**TESTO ESTRATTO**
•••

L’occupazione non regolare segna un calo del 18,4% rispetto al 2019, registrando una diminuzione pari a quasi il doppio di quella regolare (-9,9%).
La crisi pandemica iniziata nel 2020 ha avuto effetti considerevoli sul ricorso al lavoro irregolare che, per la prima volta dall’inizio della serie (1995), risulta inferiore ai 3 milioni di unità. Lo rileva l’Istat in un Report sull’economia sommersa spiegando che nel 2020 sono 2 milioni e 926mila le unità di lavoro a tempo pieno (Ula) in condizione di non regolarità, occupate in prevalenza come dipendenti (circa 2 milioni e 153mila unità). L’occupazione non regolare – si legge – segna, un calo del 18,4% rispetto al 2019, registrando una diminuzione pari a quasi il doppio di quella regolare (-9,9%).

•••

**I DATI**
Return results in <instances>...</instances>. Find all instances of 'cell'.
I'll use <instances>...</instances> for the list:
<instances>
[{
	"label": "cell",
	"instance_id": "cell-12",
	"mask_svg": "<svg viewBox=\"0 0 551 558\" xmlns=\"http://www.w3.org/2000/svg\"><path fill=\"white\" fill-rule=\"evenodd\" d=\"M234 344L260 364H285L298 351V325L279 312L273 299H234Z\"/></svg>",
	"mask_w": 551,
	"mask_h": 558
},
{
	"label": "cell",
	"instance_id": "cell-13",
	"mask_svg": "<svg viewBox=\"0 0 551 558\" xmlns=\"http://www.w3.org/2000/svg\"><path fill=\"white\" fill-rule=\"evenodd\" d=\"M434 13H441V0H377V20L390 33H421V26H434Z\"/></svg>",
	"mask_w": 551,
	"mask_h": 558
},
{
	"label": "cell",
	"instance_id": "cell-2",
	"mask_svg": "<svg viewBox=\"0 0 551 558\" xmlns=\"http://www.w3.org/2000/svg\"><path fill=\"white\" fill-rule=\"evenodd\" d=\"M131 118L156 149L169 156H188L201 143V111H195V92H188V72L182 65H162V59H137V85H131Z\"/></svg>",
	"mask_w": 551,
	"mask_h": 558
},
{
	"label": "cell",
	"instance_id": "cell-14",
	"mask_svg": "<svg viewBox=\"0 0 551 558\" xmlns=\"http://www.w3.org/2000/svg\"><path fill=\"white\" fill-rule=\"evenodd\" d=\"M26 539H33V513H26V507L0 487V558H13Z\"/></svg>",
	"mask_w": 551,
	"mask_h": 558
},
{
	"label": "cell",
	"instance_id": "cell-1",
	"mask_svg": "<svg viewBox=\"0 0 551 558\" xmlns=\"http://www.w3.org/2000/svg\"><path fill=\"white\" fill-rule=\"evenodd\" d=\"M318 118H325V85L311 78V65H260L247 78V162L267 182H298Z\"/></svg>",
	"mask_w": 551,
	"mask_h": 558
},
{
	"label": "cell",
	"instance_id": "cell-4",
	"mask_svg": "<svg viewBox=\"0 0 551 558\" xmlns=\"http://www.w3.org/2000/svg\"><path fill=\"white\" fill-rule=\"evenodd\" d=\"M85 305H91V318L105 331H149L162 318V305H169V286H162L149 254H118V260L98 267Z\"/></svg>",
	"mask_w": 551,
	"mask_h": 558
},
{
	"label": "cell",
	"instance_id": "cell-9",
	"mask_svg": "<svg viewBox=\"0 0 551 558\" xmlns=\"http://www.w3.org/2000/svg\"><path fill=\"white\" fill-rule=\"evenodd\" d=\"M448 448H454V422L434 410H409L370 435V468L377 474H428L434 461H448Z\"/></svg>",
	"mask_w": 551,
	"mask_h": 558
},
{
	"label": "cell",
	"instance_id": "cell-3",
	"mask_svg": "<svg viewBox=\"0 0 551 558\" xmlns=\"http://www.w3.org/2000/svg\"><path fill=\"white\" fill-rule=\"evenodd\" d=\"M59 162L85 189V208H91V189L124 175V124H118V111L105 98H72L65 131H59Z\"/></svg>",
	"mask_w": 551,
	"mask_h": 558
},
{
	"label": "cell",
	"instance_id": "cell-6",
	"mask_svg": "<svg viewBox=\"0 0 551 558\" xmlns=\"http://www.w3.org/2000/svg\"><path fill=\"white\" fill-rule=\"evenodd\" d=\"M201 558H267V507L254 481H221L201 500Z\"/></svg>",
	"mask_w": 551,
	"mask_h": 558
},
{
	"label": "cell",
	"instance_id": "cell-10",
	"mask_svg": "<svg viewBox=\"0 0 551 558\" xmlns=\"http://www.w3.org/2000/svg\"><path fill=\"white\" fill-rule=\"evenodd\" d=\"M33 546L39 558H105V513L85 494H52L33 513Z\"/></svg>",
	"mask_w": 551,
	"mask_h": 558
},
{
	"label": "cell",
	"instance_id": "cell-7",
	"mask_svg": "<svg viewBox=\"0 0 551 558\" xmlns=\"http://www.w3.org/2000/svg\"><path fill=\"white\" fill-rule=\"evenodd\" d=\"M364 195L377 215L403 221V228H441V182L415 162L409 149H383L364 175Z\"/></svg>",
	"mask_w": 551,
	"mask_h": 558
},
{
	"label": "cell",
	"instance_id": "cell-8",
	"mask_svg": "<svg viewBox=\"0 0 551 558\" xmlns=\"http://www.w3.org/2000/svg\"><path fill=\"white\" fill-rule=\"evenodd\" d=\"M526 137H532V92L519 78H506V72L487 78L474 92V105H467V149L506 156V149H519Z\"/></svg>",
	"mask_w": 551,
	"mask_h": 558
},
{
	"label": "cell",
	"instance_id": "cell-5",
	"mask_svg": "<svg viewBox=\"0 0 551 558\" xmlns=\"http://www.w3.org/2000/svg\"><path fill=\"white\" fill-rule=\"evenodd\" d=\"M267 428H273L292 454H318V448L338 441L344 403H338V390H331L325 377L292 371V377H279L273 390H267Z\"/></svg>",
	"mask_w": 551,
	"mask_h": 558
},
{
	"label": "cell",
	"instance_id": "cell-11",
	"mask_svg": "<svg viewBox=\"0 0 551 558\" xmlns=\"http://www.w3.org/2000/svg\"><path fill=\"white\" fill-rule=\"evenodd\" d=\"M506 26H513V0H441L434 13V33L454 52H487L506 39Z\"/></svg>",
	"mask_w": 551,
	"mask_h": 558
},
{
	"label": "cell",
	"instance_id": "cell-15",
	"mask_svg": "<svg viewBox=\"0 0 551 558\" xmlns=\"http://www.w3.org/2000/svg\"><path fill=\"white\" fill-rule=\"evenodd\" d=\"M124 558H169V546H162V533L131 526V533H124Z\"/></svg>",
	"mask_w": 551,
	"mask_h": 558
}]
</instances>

•••

**COMPITI DELL'ESERCIZIO**
- 1) Traduca in inglese la seguente frase del testo sul lavoro irregolare: «La crisi pandemica iniziata nel 2020 ha avuto effetti considerevoli sul ricorso al lavoro irregolare che, per la prima volta dall’inizio della serie (1995), risulta inferiore ai 3 milioni di unità».
- 2) Prosegua il testo sul lavoro irregolare con un seguito che parta dopo la sua ultima frase.

**RISPOSTE DI SEGUITO**
- 1) The pandemic crisis that began in 2020 had considerable effects on the use of irregular labor, which, for the first time since the start of the series (1995), is below 3 million units.

- 2)
Il ricorso al lavoro non regolare da parte di imprese e famiglie – spiega l’Istat – è una caratteristica strutturale del mercato del lavoro italiano. Sono definite non regolari le posizioni lavorative svolte senza il rispetto della normativa vigente in materia fiscale e contributiva, quindi non osservabili direttamente presso le imprese, le istituzioni e le fonti amministrative. Anche il tasso di irregolarità, calcolato come incidenza percentuale delle Ula non regolari sul totale, risulta in forte calo nel 2020, attestandosi al 13,6%, con una contrazione di 1,2 punti percentuali rispetto al 2019. Anche nel 2020 il tasso di irregolarità si conferma più elevato tra gli occupati dipendenti in confronto agli indipendenti, rispettivamente 13,9% e 13,0%.